The Child Tax Credit
• The plan increases the Child Tax Credit from $2,000 to $3,000 per child – $3,600 for any child under the age of 6 – for tax year 2021 only.
• The plan provides for children under the age of 18 at year-end – as opposed to 17 under the current plan – to qualify for the credit for tax year 2021.
• For 2021 only, the credit is fully refundable, even to those with no taxable income • The 2021 credit starts phasing out for single filers at $75,000, for head of household filers at $112,500, and for joint filers at $150,000.

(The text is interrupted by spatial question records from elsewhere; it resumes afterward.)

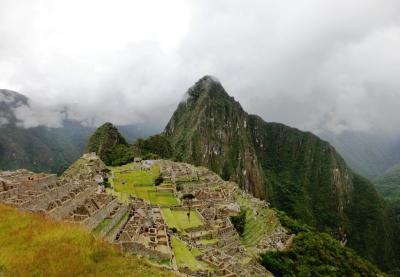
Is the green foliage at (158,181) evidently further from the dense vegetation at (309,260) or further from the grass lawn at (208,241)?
the grass lawn at (208,241)

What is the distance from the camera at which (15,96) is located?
196000mm

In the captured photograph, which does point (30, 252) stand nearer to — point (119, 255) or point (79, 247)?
point (79, 247)

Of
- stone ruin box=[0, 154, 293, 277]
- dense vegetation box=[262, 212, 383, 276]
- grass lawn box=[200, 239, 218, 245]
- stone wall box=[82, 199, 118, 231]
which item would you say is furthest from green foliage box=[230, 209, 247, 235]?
stone wall box=[82, 199, 118, 231]

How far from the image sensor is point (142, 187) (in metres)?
59.2

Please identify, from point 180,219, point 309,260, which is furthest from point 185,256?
point 309,260

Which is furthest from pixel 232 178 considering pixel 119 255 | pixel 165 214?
pixel 119 255

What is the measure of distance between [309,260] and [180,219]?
2310 centimetres

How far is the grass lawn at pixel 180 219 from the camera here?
39.7 m

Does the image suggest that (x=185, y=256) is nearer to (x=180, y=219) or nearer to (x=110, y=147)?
(x=180, y=219)

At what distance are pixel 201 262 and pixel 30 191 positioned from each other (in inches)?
544

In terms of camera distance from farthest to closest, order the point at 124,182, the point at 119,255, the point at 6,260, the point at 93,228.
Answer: the point at 124,182
the point at 93,228
the point at 119,255
the point at 6,260

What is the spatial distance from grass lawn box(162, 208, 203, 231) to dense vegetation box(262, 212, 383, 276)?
8.51 metres

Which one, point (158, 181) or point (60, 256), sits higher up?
point (158, 181)

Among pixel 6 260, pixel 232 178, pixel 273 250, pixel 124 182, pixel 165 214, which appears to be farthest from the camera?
pixel 232 178
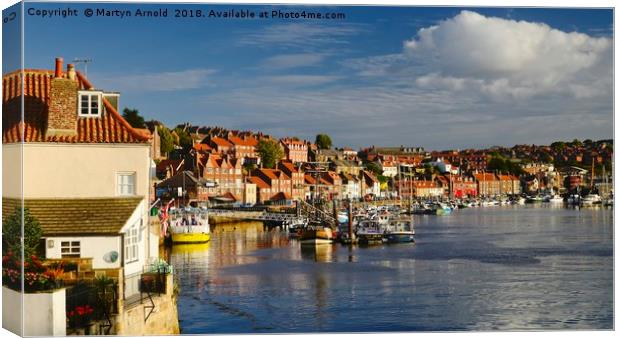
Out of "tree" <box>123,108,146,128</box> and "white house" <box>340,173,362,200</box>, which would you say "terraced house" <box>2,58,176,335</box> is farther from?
"white house" <box>340,173,362,200</box>

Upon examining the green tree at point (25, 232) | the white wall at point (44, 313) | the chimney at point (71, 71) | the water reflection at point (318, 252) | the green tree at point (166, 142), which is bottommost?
the water reflection at point (318, 252)

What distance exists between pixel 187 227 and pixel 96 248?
2055cm

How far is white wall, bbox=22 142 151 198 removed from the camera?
1004cm

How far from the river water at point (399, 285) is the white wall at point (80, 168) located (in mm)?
2969

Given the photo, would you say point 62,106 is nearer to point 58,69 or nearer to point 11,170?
point 58,69

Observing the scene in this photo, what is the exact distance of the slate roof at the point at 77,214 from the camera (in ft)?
32.9

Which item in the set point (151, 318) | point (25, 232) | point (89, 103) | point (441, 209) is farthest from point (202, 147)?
point (441, 209)

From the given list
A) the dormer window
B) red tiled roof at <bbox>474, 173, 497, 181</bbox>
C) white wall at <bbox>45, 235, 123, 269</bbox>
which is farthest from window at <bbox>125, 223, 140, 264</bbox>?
red tiled roof at <bbox>474, 173, 497, 181</bbox>

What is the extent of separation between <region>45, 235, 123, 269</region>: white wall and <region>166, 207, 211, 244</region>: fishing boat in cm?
1948

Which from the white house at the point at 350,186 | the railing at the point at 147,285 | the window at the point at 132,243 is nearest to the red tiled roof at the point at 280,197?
the white house at the point at 350,186

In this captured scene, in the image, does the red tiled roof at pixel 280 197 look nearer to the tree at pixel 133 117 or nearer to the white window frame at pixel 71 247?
the tree at pixel 133 117

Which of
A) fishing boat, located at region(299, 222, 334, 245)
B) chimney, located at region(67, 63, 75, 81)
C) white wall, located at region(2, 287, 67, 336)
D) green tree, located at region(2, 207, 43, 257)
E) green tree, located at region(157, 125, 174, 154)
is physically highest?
chimney, located at region(67, 63, 75, 81)

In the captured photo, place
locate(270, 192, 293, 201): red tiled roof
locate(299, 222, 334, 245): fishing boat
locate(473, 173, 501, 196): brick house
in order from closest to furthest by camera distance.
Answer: locate(299, 222, 334, 245): fishing boat → locate(270, 192, 293, 201): red tiled roof → locate(473, 173, 501, 196): brick house

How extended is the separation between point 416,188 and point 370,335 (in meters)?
60.3
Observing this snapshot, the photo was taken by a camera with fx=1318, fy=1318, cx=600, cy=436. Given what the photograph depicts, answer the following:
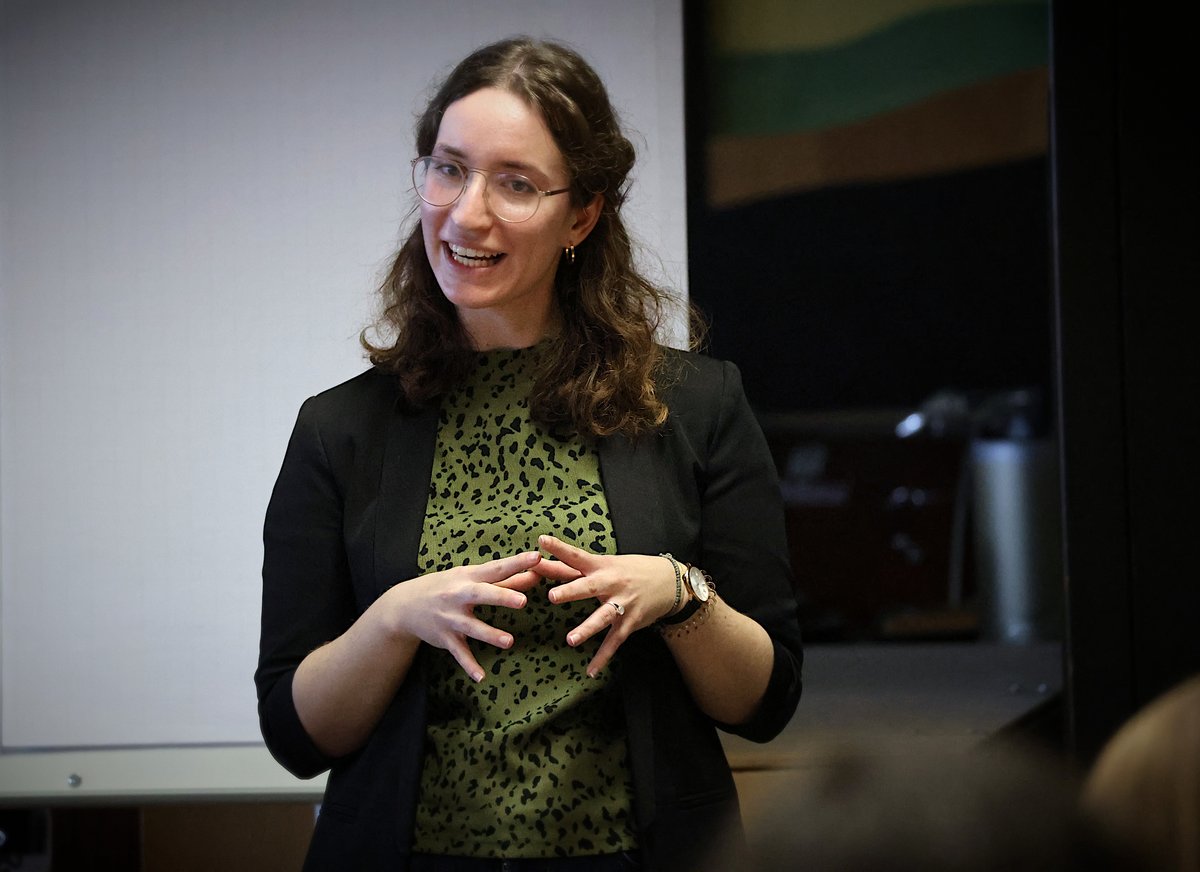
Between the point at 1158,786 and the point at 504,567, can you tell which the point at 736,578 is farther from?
the point at 1158,786

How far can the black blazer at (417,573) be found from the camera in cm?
153

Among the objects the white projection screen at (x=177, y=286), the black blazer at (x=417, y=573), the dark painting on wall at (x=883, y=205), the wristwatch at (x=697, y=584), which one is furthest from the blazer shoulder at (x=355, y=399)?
the dark painting on wall at (x=883, y=205)

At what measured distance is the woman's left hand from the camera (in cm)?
142

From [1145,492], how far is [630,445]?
1586mm

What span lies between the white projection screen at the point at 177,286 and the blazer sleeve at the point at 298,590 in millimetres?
928

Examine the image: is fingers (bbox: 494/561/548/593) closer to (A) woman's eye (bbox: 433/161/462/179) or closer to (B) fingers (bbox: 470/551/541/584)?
(B) fingers (bbox: 470/551/541/584)

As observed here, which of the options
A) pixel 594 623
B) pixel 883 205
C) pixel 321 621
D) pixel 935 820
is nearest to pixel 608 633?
pixel 594 623

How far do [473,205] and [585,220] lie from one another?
7.5 inches

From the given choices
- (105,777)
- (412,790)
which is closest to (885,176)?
(412,790)

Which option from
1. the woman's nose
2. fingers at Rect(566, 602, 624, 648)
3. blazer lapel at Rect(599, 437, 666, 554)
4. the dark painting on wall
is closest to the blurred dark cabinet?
the dark painting on wall

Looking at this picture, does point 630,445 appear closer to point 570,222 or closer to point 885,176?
point 570,222

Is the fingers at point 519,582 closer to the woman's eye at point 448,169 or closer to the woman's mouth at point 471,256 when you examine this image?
the woman's mouth at point 471,256

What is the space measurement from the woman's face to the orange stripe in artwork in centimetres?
108

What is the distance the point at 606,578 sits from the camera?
144 centimetres
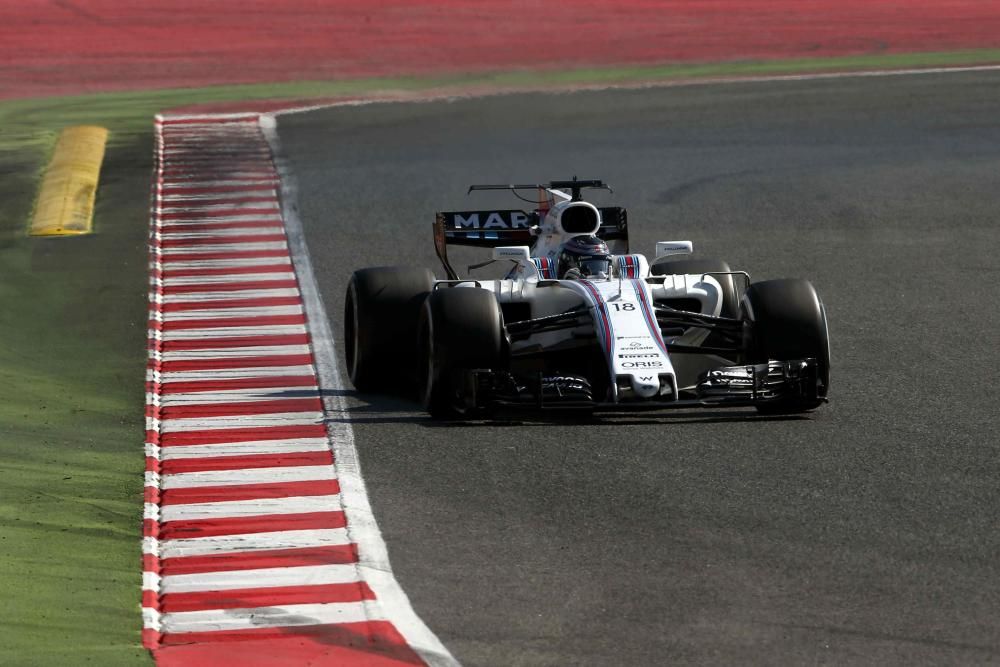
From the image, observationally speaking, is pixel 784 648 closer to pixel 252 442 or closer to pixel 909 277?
pixel 252 442

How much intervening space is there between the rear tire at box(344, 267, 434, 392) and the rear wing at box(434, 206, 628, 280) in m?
1.58

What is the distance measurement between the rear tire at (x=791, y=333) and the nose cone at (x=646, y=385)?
94 cm

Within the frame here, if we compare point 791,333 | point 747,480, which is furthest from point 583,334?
point 747,480

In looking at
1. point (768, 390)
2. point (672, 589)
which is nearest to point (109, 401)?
point (768, 390)

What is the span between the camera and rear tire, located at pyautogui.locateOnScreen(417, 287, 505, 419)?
1232cm

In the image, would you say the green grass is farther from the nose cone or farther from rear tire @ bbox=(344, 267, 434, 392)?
the nose cone

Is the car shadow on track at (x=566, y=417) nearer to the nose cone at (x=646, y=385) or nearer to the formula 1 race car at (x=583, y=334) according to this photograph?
the formula 1 race car at (x=583, y=334)

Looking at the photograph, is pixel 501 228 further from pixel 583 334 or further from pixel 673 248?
pixel 583 334

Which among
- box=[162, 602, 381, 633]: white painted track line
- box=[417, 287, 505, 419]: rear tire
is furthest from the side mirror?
box=[162, 602, 381, 633]: white painted track line

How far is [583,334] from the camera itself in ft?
42.0

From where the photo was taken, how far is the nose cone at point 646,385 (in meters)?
11.8

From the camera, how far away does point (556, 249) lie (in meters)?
14.1

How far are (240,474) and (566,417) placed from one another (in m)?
2.37

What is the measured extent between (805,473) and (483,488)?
1.96 metres
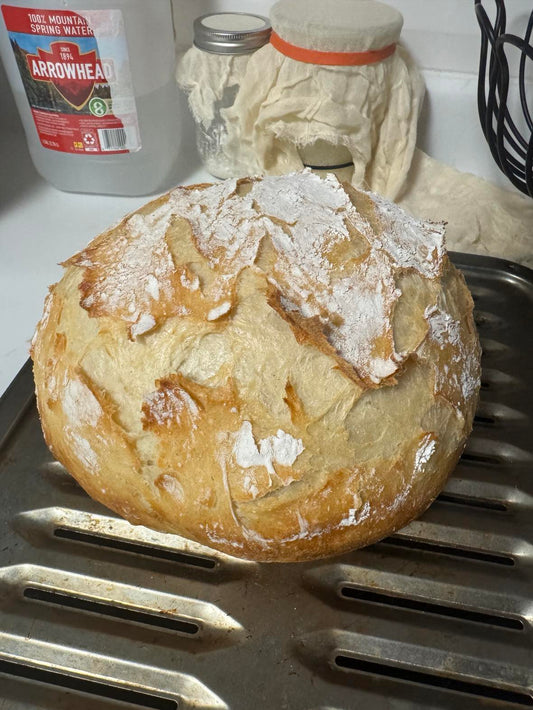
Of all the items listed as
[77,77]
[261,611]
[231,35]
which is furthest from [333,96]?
[261,611]

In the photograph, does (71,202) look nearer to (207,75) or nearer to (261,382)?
(207,75)

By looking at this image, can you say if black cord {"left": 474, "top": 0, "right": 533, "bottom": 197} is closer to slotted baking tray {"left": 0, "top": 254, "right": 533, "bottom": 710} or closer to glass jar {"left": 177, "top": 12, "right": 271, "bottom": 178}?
glass jar {"left": 177, "top": 12, "right": 271, "bottom": 178}

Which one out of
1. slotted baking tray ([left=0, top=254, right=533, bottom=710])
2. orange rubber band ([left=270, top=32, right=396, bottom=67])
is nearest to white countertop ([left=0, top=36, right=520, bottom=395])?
orange rubber band ([left=270, top=32, right=396, bottom=67])

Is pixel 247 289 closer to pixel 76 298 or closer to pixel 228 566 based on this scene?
pixel 76 298

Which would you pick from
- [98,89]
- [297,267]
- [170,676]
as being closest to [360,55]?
[98,89]

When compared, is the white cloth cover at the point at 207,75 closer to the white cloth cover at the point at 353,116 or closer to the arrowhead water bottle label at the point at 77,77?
the white cloth cover at the point at 353,116

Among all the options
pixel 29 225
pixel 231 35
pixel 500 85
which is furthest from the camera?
pixel 29 225
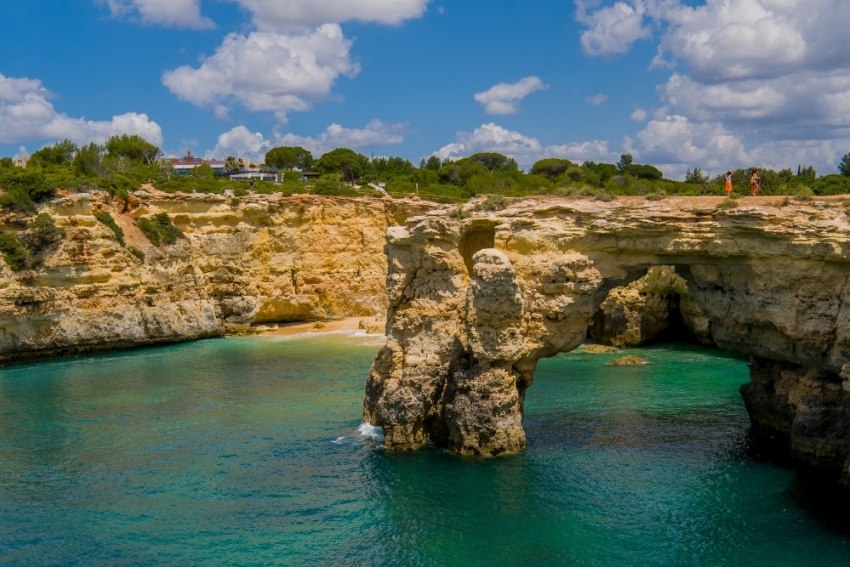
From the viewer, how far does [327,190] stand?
67.6 metres

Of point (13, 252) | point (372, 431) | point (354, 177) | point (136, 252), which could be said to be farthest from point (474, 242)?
point (354, 177)

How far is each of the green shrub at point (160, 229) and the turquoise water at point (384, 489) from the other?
2273 centimetres

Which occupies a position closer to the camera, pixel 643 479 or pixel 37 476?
pixel 643 479

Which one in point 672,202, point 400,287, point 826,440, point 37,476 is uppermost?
point 672,202

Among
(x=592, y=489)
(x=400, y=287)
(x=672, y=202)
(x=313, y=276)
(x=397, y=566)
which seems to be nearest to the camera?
(x=397, y=566)

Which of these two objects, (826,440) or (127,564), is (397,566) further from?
(826,440)

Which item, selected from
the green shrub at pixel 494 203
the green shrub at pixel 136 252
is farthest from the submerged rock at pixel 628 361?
the green shrub at pixel 136 252

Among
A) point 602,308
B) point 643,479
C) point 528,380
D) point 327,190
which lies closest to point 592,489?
point 643,479

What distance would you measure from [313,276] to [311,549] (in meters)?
44.6

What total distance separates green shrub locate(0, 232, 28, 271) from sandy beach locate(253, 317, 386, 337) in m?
18.3

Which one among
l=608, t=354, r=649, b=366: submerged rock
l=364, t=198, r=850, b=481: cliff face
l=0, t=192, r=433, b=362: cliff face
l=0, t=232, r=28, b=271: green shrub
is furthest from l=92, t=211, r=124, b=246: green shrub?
l=608, t=354, r=649, b=366: submerged rock

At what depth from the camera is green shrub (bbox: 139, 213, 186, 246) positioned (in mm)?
57188

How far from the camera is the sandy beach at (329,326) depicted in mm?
58250

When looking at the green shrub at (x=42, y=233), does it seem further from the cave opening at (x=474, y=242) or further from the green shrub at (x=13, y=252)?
the cave opening at (x=474, y=242)
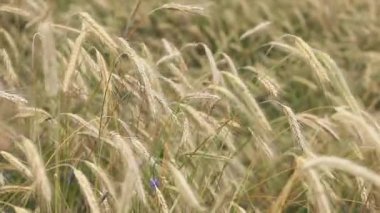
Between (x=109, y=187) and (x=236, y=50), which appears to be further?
(x=236, y=50)

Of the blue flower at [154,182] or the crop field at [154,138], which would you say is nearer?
the crop field at [154,138]

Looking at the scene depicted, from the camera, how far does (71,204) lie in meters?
2.32

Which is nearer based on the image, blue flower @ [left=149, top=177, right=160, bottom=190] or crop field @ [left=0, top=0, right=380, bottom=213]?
crop field @ [left=0, top=0, right=380, bottom=213]

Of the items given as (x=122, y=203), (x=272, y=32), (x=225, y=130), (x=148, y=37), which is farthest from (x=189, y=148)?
(x=272, y=32)

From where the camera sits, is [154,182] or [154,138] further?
[154,138]

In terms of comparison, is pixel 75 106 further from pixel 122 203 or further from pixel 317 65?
pixel 122 203

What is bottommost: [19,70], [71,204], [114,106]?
[71,204]

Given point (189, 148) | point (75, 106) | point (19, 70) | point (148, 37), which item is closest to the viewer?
point (189, 148)

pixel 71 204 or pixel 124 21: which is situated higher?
pixel 124 21

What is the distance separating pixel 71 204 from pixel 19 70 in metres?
0.96

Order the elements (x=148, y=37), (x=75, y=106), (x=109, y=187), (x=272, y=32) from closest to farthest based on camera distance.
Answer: (x=109, y=187) < (x=75, y=106) < (x=148, y=37) < (x=272, y=32)

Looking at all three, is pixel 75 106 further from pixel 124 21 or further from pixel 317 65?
pixel 124 21

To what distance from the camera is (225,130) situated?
8.11 ft

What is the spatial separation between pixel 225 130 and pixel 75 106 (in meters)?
0.49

• The American Rescue Plan Act requires that half of the Child Tax Credit be paid in advance, meaning that payments for 2021 should be paid between July and December 2021 with six monthly payments. Eligibility for the credit will, in the first instance, be based on 2020 tax returns.
• This credit can be taken by the parent who claims the child(ren) as a dependent.
The Child Care Credit
• This credit – for a percentage of costs paid for childcare for a child under age 13 to allow a filer to work or seek work – is temporarily increased for 2021 to allow a tax filer to deduct up to 50%, depending on income, of childcare expenses up to $8,000 for one child and $16,000 for two or more children. This is a significant increase over the $3,000 for one child and $6,000 for two or more children under the present law.
• For 2021 only, the Child Care Credit is fully refundable, even for those who do not owe any tax.
• The phase-out for the Child Care Credit has been changed for 2021 only and goes to zero for those earning more than $440,000.
• This credit can be claimed by the parent with whom the child(ren) lived for a greater number of nights in the calendar year.
If you are in the process of negotiating a divorce agreement, do not forget to consider the tax credits for 2021.